HOLY
FATHER'S HOMILY ON HIS BIRTHDAY
Vatican
City, 17 April 2012 (VIS) - Yesterday morning in the Pauline Chapel of the
Vatican Apostolic Palace, a Mass of thanksgiving was celebrated to mark two
anniversaries the Pope is celebrating this week: his eighty-fifth birthday on
16 April, and the seventh anniversary of his election on 19 April. The Mass was
attended by members of the College of Cardinals and by a group of bishops from the
Pope's native region of Bavaria.
In
his homily the Pope recalled how on the day he was born and baptised the
liturgy "erected three signposts showing me where the road led and helping
me find it": the feast of St. Bernardette of Lourdes, the feast of St.
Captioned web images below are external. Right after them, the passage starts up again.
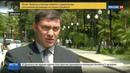 Новости на Россия 24 • В списки по референдуму в Абхазии внесли около 128 тысяч человек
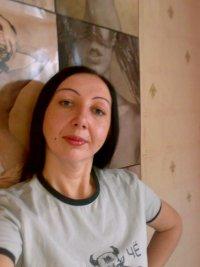 Татьяна Салихова, 2 декабря 1987, Ижевск, id53275079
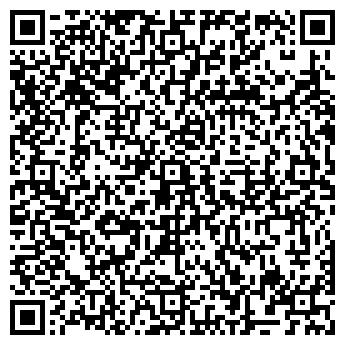 QR-код с контактной информацией организации ЭВЕРЕСТ-ЛИДА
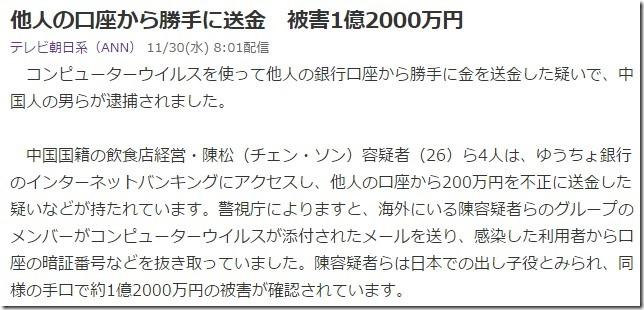 陳松a03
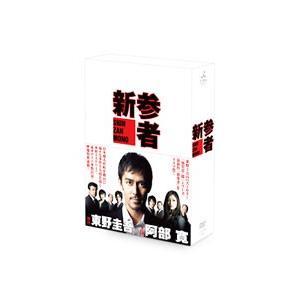 新参者 DVD−BOX...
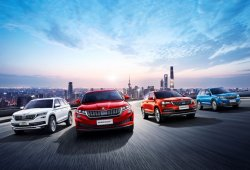 Skoda reafirma su presencia en China con cuatro SUV en el Salón de Guangzhou 2018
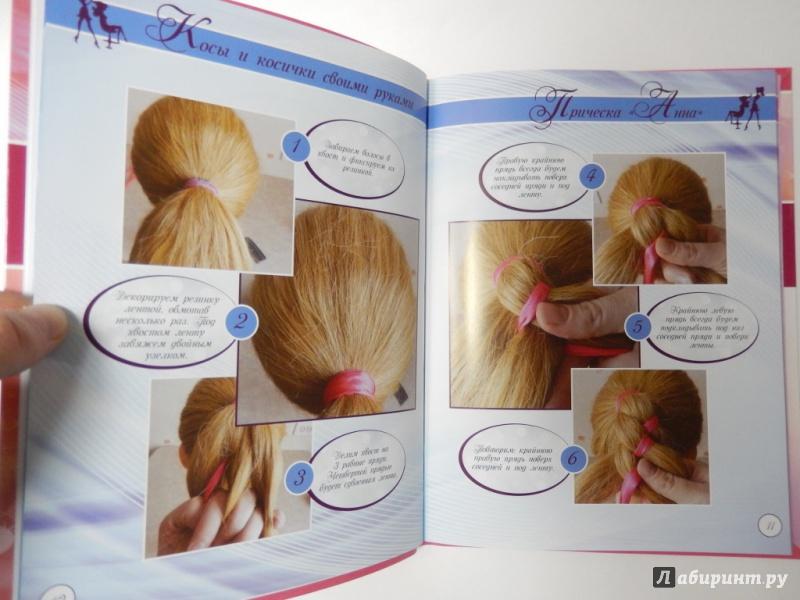 Иллюстрация 4 из 6 для Косы и косички своими руками - Стелла Сафонова Лабиринт - книги. Источник: dbyyb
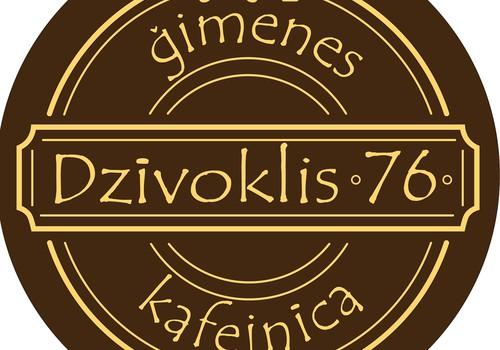 Ģimenes kafejnīca «Dzīvoklis 76» – рекомендую!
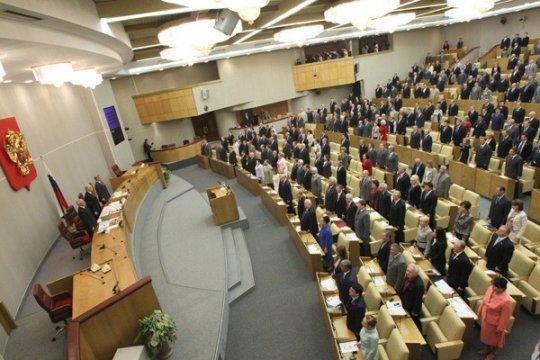 Parlemen Rusia dukung investigasi terhadap media AS
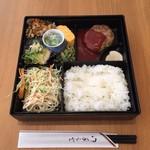 若水 - お母さんのお弁当  ¥950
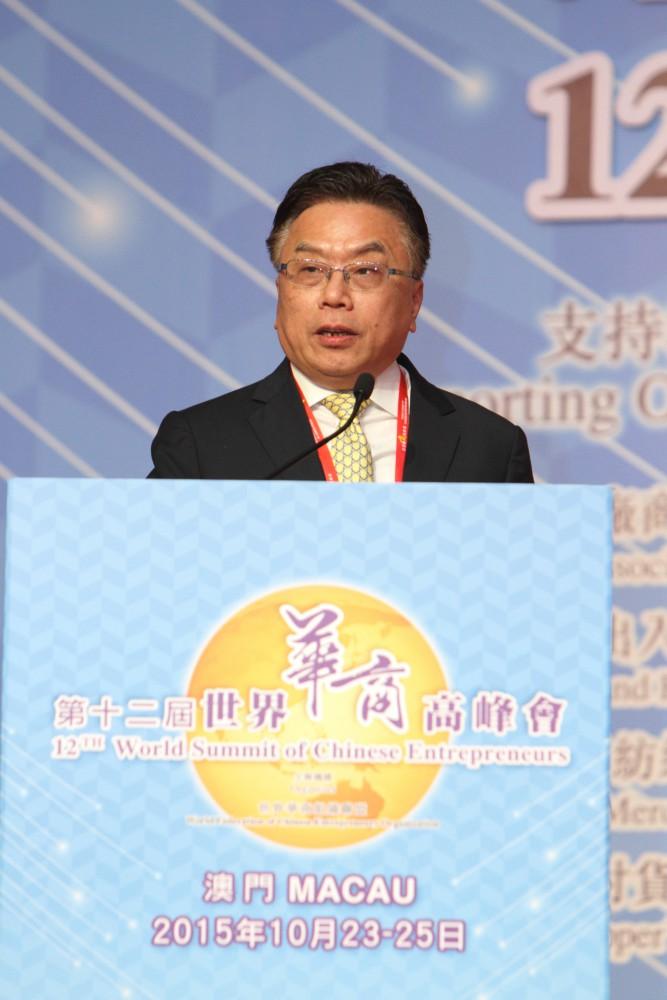 全國台灣同胞投資企業聯誼會會長郭山輝先生致辭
Benedict Joseph Labre, and Easter Saturday which in the year of the Pope's
birth fell on 16 April.
St.
Bernardette grew up in "a poverty we find difficult to imagine", he
said. But "she could see with a pure and genuine heart, and Mary showed
her a source ... of pure, living uncontaminated water, water which is life,
water which gives purity and health. ... I believe we can see this water as an
image of the truth which comes to us in the faith; unsimulated and
uncontaminated truth. ... This little saint has always been a sign for me,
showing me where the living water we need comes from, the water which purifies
and gives life. She has been a sign showing me how we should be. With all our
knowledge and abilities, which are of course necessary, we must not lose ...
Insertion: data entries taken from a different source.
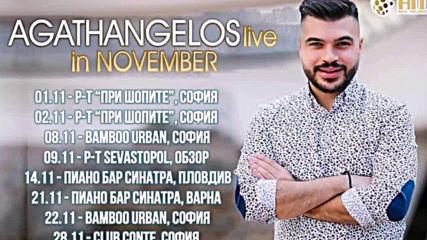 Участията на Agathangelos за Ноември!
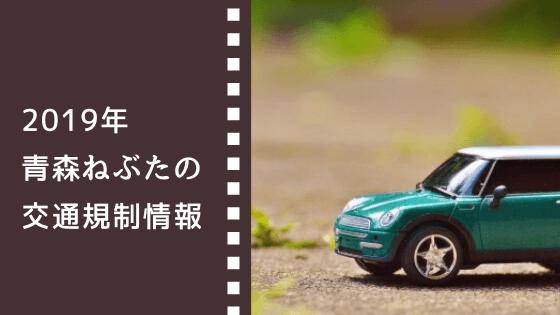 2019年ねぶた交通規制情報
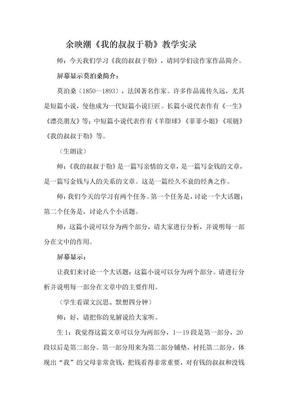 余映潮教学实录.doc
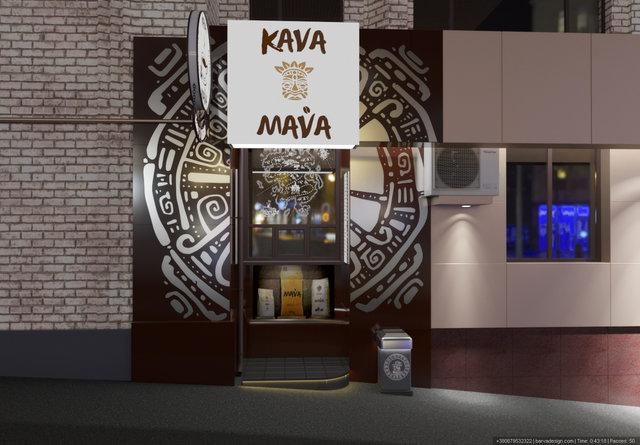 """Дизайн МАФу """"MavaKava"""""""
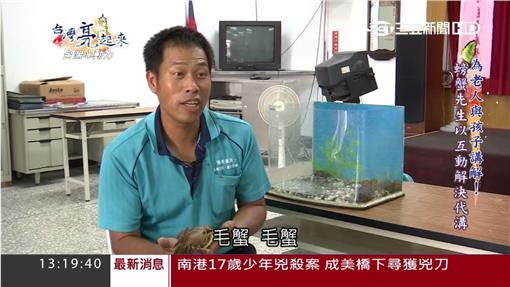 台灣螃蟹先生!凃進興不只教導認識螃蟹 更重視環境保育│台灣亮起來
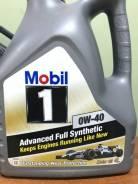 Mobil 1. Вязкость 0W40, синтетическое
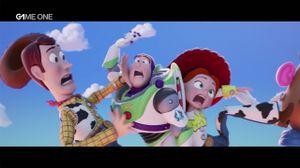 La Quotidienne - G1 Kiff : Toy Story 4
the simple gaze of the heart, which is capable of discerning the essential. And
we must always pray to the Lord to help us retain the humility which allows the
heart ... to see the simple and essential beauty and goodness of God, and to
find the source from which the life-giving purifying water comes".
The
Pope then turned his attention to St. Benedict Joseph Labre, who lived in the
eighteenth century. "He was a rather particular saint who wandered as a
mendicant from one shrine to another, wishing to do nothing but pray and so
bear witness to what is important in this life: God. ... He shows us that, ...
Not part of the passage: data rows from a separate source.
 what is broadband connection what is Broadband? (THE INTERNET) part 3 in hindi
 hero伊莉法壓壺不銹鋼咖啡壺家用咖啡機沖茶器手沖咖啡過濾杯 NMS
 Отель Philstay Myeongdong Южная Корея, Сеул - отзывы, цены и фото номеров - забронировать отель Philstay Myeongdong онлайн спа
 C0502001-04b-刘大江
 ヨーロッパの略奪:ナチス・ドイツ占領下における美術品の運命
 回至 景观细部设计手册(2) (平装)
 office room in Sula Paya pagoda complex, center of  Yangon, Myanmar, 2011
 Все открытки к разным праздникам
over and above what may exist in this world, over and above our needs and
abilities, ... what is essential is to know God. He alone is enough". The
life of the saint, who travelled to shrines all over Europe, "shows that
the person who opens himself to God is not a stranger to the world of men,
rather he finds brothers. ... Only God can eliminate frontiers, because thanks
to Him we are all brothers".
"Finally
there is the Paschal Mystery. On the day I was born, thanks to my parents, I
was also reborn with the water of the Spirit. ... Biological life is in itself
a gift, yet it begs an important question. It becomes a true gift only if,
together with that life, we are given a promise stronger than any misfortune
that may threaten us, if life is immersed in a power which guarantees that it
is a good thing to be a man, and that the person is a benefit whatever the
future may bring. In this way rebirth is associated with birth, the certainty
that it is good to exist because the promise is greater than the threat. This
is what it means to be reborn from water and from the Spirit. ... This rebirth
is given to us in Baptism, but we must continually grow therein, we must ever
and anew allow God to immerse us in His promise, in order to be truly reborn
into the great new family of the Lord, which is stronger than all our
weaknesses and all the negative powers that threaten us. That is why today is a
day of thanksgiving.
"The
day I was baptised ... was Easter Saturday. At the time it was still customary
to hold the Easter vigil in the morning, followed by the darkness of Easter
Saturday without a Hallelujah. This singular paradox, this anticipation of
light in a day of darkness, can almost be seen as an image of the history of
our own times. On the one hand there is the silence of God and His absence, yet
the resurrection of Christ contains an anticipation of God's 'yes'. We live in
this anticipation, through the silence of God we hear His words, and through
the darkness of His absence we glimpse His light. The anticipation of the
resurrection in the midst of evolving history indicates the path we must follow
and helps us to continue the journey".